Your answer must be an exact transcription of the data, with every picture omitted.

======== Information provided

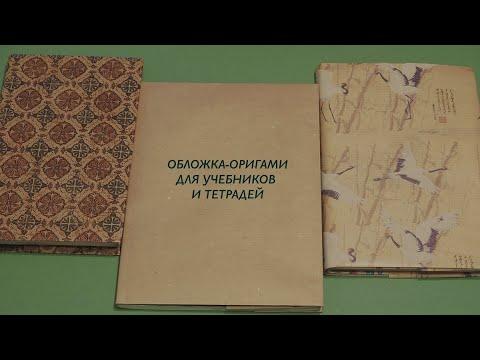 Обложка на тетрадь из бумаги своими руками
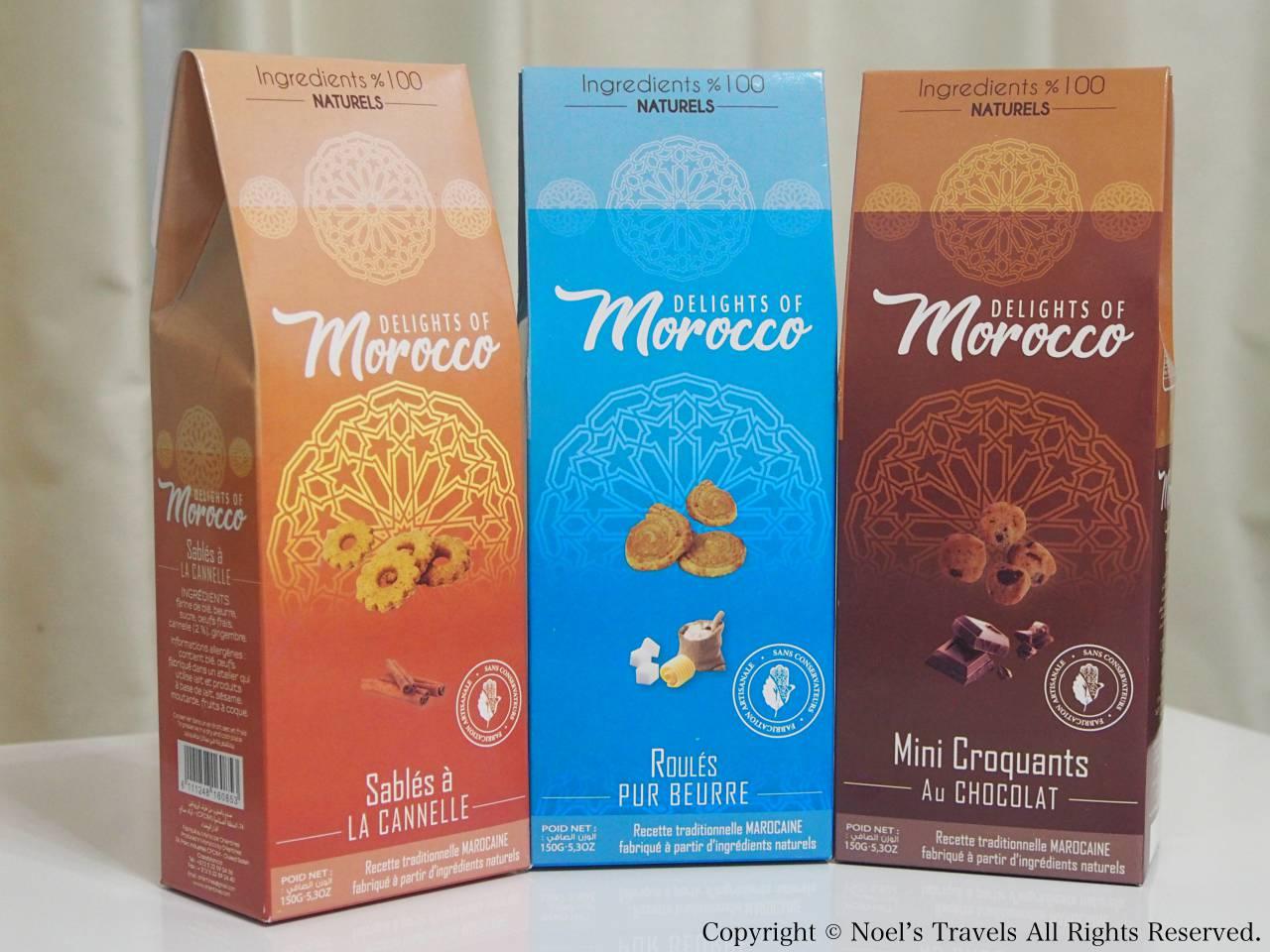 モロッコのクッキー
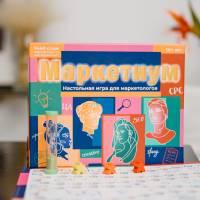 Настольная игра для маркетологов Маркетиум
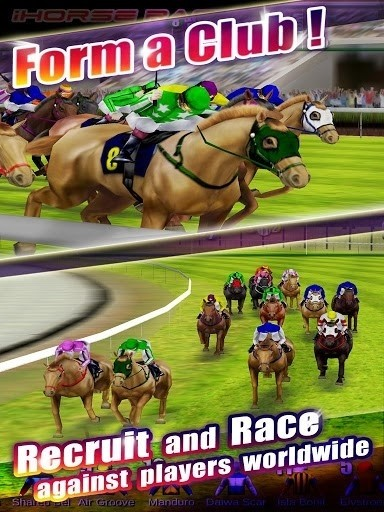 Скриншот iHorse Racing 2 для Android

================

__Response__
 Обложка на тетрадь из бумаги своими руками
 モロッコのクッキー
 Настольная игра для маркетологов Маркетиум
 Скриншот iHorse Racing 2 для Android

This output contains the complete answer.